▸ Directions:
Extract every line below that contains the word "https".

******

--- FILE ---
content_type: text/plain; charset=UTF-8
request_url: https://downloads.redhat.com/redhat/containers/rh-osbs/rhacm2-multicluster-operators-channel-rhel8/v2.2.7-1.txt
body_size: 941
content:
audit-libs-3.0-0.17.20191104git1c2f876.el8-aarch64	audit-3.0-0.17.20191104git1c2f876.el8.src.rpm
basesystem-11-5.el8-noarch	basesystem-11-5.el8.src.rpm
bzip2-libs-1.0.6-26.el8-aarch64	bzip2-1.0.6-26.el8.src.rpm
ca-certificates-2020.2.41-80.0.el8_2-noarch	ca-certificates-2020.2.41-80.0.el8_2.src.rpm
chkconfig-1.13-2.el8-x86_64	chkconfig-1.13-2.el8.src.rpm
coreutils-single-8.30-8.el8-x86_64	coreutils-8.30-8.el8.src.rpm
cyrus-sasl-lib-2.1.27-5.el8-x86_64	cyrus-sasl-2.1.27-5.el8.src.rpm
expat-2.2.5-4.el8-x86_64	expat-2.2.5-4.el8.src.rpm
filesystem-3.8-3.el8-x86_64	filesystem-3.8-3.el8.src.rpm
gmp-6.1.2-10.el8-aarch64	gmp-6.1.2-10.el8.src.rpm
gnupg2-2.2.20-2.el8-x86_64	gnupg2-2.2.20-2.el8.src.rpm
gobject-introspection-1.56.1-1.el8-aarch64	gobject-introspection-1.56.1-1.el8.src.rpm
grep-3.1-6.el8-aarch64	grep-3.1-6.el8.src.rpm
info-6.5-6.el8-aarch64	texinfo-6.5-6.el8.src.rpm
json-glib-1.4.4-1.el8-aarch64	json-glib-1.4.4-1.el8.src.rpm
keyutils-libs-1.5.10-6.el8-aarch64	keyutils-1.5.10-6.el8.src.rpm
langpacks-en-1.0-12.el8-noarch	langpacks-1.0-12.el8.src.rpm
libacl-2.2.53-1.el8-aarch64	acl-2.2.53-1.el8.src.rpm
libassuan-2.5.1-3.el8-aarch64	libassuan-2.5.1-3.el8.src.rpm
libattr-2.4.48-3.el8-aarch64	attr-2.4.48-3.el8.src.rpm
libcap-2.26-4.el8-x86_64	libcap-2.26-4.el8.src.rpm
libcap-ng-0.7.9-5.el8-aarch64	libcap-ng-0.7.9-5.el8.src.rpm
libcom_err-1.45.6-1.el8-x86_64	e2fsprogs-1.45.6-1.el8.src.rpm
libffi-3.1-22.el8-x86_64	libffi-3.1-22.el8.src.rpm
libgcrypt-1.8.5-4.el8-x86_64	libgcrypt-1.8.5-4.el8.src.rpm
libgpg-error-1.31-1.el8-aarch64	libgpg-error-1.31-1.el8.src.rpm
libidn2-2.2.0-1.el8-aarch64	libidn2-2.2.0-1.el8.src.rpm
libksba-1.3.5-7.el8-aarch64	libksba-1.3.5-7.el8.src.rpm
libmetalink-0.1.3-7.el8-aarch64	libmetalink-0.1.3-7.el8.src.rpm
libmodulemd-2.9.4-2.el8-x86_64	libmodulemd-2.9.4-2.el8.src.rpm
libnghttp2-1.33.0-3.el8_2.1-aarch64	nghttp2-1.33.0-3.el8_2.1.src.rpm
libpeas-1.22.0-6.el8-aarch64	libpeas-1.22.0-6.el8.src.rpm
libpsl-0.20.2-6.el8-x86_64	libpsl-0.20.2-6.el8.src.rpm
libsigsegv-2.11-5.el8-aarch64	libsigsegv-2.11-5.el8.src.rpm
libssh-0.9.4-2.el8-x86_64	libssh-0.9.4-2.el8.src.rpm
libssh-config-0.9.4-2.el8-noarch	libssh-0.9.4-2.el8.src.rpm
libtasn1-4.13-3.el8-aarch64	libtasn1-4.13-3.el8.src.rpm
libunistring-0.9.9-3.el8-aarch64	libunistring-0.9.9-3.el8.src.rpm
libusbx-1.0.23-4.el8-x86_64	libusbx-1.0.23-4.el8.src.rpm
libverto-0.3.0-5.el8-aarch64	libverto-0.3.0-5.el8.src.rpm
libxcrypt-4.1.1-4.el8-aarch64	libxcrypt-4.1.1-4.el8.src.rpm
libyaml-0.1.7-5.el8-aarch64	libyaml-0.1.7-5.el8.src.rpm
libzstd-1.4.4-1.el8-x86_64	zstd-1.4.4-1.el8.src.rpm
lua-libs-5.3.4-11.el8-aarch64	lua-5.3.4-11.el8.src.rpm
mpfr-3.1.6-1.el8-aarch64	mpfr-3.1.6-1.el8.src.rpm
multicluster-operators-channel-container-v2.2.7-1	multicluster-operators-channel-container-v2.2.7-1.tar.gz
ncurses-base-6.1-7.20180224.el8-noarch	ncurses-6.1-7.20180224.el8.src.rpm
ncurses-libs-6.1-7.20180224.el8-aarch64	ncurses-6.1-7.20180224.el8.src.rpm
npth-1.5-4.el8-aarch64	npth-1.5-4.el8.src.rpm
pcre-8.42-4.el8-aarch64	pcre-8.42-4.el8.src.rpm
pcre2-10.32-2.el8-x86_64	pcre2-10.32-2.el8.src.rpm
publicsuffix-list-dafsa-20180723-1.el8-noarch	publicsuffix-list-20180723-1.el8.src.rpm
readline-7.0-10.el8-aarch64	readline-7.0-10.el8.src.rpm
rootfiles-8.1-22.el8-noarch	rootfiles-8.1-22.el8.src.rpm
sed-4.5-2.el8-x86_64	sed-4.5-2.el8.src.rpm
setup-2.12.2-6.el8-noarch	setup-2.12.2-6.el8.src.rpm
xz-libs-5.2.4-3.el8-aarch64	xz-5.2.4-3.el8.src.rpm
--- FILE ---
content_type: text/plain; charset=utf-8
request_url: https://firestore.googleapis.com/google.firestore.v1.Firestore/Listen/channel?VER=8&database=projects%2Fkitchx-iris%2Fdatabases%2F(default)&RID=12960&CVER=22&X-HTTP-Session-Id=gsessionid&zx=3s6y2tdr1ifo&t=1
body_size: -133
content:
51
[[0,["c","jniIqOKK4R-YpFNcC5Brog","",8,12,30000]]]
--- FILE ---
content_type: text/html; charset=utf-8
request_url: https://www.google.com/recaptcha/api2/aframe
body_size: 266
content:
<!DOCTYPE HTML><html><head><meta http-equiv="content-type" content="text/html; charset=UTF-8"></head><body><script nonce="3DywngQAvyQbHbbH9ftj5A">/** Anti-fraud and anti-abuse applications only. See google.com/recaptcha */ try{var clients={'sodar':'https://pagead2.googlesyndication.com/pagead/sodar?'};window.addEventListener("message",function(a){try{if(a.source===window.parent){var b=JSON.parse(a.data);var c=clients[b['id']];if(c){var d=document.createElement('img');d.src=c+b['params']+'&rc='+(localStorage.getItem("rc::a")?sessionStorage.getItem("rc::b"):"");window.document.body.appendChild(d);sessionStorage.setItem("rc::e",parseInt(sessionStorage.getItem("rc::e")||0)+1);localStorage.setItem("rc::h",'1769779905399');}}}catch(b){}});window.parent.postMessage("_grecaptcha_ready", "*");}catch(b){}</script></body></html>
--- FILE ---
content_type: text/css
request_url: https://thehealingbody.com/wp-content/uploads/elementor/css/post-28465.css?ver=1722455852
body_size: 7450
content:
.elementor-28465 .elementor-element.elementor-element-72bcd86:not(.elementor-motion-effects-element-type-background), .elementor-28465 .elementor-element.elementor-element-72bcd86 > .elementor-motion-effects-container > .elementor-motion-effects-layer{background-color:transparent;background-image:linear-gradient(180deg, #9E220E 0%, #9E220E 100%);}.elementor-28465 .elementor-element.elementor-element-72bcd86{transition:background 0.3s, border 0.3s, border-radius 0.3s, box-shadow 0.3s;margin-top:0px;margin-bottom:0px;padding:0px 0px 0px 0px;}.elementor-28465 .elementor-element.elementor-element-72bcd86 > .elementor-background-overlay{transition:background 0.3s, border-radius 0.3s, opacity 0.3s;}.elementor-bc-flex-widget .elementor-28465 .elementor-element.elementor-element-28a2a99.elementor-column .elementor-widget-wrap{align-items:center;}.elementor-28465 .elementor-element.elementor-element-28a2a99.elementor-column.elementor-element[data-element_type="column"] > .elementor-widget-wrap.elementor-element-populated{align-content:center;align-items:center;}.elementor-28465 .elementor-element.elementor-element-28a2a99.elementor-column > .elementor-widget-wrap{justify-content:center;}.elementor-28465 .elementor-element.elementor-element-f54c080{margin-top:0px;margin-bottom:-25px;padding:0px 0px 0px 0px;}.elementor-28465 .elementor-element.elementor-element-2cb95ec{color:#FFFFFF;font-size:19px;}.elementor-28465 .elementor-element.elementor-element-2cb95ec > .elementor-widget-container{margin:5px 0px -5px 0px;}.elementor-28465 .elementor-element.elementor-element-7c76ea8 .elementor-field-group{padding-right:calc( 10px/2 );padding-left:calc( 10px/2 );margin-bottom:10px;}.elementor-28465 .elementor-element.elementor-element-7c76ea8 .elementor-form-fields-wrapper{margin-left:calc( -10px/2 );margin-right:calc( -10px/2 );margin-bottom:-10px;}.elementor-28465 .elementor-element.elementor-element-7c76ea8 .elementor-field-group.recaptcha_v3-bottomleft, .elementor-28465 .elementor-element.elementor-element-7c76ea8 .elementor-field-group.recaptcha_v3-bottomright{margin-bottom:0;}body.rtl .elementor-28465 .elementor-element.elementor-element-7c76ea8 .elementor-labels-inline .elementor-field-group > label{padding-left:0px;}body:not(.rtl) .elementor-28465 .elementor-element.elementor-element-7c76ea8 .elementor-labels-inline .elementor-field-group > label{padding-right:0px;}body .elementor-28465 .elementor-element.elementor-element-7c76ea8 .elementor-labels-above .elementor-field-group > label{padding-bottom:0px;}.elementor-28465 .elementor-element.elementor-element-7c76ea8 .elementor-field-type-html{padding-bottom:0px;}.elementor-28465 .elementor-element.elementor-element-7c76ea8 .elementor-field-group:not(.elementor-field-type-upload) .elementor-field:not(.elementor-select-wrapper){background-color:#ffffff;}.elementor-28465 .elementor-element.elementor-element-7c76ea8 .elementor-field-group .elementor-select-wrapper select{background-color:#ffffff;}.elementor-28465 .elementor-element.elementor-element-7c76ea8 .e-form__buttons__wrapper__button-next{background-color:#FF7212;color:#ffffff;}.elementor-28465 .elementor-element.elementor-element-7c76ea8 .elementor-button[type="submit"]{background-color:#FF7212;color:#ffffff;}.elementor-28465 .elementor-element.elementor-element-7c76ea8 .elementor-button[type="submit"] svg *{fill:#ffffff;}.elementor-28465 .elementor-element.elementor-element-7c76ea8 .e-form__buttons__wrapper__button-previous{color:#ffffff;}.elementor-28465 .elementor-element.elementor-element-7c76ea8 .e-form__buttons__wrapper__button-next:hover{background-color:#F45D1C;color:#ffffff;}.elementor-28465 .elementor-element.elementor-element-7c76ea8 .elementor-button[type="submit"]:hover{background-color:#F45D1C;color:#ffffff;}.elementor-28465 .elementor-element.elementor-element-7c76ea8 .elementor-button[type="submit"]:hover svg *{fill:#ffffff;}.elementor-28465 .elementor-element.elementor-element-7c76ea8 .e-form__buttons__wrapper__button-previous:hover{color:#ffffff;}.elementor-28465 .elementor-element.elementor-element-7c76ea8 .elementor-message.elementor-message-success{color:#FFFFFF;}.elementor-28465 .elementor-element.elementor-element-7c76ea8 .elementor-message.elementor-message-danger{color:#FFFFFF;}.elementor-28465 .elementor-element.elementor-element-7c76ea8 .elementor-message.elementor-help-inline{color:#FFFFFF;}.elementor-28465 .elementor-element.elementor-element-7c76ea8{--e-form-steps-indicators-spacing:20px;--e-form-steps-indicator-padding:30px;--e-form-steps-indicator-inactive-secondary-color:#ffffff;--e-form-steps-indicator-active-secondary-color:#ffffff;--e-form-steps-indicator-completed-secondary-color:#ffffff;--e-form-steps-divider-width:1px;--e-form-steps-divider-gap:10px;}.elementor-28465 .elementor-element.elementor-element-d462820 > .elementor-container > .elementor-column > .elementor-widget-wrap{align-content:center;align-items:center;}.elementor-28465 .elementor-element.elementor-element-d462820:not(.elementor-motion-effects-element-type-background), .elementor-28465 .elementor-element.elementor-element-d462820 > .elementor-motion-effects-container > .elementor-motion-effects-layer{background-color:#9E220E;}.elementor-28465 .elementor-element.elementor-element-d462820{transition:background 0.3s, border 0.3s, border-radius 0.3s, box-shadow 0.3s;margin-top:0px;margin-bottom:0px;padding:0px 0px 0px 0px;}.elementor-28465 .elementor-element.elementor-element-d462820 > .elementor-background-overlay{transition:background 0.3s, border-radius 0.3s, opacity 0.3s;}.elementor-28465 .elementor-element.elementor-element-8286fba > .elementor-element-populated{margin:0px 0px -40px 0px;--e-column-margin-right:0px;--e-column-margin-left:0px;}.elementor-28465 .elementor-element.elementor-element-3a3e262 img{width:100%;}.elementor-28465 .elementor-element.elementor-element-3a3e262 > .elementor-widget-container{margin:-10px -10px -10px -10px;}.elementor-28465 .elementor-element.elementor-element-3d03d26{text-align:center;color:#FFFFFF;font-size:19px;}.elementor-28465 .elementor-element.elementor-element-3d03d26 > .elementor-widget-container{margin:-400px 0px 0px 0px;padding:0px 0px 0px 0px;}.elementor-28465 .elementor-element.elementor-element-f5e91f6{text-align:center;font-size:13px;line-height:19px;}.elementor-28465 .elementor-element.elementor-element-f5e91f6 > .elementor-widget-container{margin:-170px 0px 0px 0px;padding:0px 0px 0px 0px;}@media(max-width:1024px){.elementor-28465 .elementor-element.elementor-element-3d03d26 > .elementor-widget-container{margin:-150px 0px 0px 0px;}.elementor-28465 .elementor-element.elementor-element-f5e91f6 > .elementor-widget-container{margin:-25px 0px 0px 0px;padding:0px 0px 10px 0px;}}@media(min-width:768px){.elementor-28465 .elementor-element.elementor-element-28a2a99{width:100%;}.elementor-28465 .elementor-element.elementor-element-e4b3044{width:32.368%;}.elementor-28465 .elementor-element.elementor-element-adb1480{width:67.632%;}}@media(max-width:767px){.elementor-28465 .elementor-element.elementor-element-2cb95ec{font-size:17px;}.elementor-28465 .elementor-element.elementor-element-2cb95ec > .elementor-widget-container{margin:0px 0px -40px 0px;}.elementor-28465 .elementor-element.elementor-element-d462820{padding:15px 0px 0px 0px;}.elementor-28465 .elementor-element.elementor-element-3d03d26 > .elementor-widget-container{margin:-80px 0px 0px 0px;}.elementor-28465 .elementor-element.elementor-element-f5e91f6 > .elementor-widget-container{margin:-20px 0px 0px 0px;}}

******

▸ Exercise result:
request_url: https://downloads.redhat.com/redhat/containers/rh-osbs/rhacm2-multicluster-operators-channel-rhel8/v2.2.7-1.txt
request_url: https://firestore.googleapis.com/google.firestore.v1.Firestore/Listen/channel?VER=8&database=projects%2Fkitchx-iris%2Fdatabases%2F(default)&RID=12960&CVER=22&X-HTTP-Session-Id=gsessionid&zx=3s6y2tdr1ifo&t=1
request_url: https://www.google.com/recaptcha/api2/aframe
<!DOCTYPE HTML><html><head><meta http-equiv="content-type" content="text/html; charset=UTF-8"></head><body><script nonce="3DywngQAvyQbHbbH9ftj5A">/** Anti-fraud and anti-abuse applications only. See google.com/recaptcha */ try{var clients={'sodar':'https://pagead2.googlesyndication.com/pagead/sodar?'};window.addEventListener("message",function(a){try{if(a.source===window.parent){var b=JSON.parse(a.data);var c=clients[b['id']];if(c){var d=document.createElement('img');d.src=c+b['params']+'&rc='+(localStorage.getItem("rc::a")?sessionStorage.getItem("rc::b"):"");window.document.body.appendChild(d);sessionStorage.setItem("rc::e",parseInt(sessionStorage.getItem("rc::e")||0)+1);localStorage.setItem("rc::h",'1769779905399');}}}catch(b){}});window.parent.postMessage("_grecaptcha_ready", "*");}catch(b){}</script></body></html>
request_url: https://thehealingbody.com/wp-content/uploads/elementor/css/post-28465.css?ver=1722455852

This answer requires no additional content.